#### Instructions to follow
Revise the items from the line containing "Is [305,311] farther" through the end of the items, swapping "farther" for "further" and keeping everything else the same.

Spatial reasoning item data:
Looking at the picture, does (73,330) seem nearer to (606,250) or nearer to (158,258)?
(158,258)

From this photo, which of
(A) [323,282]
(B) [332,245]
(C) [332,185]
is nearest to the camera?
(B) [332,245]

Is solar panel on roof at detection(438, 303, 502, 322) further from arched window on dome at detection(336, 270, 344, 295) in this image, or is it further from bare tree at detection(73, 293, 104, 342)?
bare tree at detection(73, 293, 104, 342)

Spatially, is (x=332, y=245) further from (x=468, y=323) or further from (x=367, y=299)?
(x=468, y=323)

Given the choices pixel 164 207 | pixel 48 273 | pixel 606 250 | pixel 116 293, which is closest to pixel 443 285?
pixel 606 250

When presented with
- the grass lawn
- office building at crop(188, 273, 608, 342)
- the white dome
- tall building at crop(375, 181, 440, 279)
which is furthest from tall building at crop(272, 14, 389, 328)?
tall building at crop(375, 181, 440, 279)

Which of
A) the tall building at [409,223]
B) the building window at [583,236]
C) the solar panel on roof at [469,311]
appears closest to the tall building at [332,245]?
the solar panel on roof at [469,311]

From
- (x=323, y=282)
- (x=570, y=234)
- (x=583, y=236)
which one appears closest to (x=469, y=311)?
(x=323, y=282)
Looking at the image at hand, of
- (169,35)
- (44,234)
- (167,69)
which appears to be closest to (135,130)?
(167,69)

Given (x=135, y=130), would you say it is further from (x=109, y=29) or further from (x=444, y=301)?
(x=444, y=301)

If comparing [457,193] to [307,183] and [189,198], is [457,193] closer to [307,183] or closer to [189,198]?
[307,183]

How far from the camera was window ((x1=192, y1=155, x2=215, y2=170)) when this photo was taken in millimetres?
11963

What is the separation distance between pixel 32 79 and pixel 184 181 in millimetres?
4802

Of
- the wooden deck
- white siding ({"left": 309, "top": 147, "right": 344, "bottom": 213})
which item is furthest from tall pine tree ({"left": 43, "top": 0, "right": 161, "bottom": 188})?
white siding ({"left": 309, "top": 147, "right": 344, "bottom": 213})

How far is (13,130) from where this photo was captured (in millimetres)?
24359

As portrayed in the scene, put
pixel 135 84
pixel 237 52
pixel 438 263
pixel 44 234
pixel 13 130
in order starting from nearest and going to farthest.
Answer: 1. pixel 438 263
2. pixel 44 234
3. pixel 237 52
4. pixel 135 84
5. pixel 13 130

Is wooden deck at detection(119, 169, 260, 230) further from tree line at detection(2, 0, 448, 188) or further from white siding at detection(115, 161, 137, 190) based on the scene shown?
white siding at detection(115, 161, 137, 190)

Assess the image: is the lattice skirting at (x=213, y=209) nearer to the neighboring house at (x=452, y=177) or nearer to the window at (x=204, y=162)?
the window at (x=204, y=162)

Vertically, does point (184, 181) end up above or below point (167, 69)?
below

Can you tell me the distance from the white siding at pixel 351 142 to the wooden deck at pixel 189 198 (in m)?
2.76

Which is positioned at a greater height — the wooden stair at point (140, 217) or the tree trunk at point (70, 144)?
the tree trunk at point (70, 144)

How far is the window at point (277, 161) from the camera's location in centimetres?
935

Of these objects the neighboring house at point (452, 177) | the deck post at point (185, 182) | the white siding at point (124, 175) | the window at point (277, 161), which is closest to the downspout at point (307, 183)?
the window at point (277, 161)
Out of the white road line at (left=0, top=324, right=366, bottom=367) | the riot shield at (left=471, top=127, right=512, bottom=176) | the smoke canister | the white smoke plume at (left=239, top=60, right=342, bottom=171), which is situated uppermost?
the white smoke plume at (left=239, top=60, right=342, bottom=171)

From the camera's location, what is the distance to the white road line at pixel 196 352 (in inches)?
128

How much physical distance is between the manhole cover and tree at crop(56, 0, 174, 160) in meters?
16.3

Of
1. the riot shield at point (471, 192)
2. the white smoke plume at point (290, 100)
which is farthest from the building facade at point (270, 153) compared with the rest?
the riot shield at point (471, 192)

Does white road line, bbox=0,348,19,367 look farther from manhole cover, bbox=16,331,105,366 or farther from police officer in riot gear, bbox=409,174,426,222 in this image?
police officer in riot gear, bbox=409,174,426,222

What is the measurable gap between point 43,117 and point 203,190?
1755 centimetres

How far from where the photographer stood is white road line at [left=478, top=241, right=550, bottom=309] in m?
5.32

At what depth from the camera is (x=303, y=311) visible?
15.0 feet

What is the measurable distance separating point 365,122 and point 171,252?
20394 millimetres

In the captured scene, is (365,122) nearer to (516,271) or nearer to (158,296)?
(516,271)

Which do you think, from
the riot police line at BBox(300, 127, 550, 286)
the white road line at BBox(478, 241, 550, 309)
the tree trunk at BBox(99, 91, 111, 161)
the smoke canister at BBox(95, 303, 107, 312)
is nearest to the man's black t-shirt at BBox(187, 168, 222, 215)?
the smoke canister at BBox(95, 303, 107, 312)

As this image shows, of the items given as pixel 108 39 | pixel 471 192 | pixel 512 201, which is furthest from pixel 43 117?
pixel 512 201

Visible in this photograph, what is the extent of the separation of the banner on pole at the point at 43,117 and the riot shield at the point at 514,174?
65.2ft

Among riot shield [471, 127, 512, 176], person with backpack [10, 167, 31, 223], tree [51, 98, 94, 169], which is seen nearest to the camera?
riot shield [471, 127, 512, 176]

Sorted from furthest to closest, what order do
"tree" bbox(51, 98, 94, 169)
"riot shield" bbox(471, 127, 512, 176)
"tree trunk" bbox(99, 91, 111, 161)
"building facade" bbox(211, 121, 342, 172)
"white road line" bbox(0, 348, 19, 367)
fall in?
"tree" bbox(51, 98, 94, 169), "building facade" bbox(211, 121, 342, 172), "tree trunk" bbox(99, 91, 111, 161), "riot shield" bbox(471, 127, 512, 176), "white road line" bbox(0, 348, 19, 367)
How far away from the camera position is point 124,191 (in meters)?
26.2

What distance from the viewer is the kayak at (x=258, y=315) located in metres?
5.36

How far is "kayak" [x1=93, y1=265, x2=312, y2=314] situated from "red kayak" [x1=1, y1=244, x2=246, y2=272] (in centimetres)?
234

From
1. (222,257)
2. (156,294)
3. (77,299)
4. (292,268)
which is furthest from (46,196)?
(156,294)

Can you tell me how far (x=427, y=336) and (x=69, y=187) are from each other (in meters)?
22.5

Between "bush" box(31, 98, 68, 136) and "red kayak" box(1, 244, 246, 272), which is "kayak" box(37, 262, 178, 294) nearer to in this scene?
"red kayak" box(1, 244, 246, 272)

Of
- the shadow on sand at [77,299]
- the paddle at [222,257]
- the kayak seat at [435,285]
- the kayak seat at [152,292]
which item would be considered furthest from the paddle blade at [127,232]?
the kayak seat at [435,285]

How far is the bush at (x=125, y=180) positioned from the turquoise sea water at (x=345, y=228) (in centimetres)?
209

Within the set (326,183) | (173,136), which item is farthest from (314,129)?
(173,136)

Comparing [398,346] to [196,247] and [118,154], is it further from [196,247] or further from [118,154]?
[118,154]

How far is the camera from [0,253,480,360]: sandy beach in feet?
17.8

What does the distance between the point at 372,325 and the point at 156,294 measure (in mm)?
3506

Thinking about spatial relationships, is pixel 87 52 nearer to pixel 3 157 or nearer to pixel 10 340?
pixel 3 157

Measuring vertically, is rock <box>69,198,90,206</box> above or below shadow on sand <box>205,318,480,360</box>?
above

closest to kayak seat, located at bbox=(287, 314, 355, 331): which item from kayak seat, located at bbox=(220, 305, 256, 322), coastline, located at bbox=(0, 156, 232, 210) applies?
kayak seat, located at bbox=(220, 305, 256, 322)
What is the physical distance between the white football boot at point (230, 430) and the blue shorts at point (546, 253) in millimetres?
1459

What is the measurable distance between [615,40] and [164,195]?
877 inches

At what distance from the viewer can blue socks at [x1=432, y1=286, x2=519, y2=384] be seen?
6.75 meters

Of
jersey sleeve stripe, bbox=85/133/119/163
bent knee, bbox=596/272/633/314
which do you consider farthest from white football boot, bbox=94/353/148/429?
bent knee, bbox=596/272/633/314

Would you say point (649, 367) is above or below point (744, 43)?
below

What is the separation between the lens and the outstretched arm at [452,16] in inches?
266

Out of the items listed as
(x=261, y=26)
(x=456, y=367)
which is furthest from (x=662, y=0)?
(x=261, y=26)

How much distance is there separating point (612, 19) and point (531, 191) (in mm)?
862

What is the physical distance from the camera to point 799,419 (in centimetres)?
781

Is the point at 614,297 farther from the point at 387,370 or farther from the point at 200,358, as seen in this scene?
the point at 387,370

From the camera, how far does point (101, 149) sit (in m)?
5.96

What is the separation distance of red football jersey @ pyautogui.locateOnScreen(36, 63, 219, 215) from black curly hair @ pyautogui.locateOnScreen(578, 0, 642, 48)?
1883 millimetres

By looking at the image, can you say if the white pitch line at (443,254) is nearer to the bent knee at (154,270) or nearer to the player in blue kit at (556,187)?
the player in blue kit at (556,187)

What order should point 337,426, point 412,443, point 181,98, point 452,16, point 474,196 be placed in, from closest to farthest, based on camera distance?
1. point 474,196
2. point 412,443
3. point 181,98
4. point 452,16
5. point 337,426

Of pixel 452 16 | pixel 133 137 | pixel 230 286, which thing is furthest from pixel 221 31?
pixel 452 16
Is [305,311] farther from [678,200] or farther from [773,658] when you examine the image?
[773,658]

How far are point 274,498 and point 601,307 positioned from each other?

#### The completed task
Is [305,311] further from [678,200] or further from [773,658] when you examine the image?
[773,658]

How far are point 274,498 and point 601,307 positioned from each other?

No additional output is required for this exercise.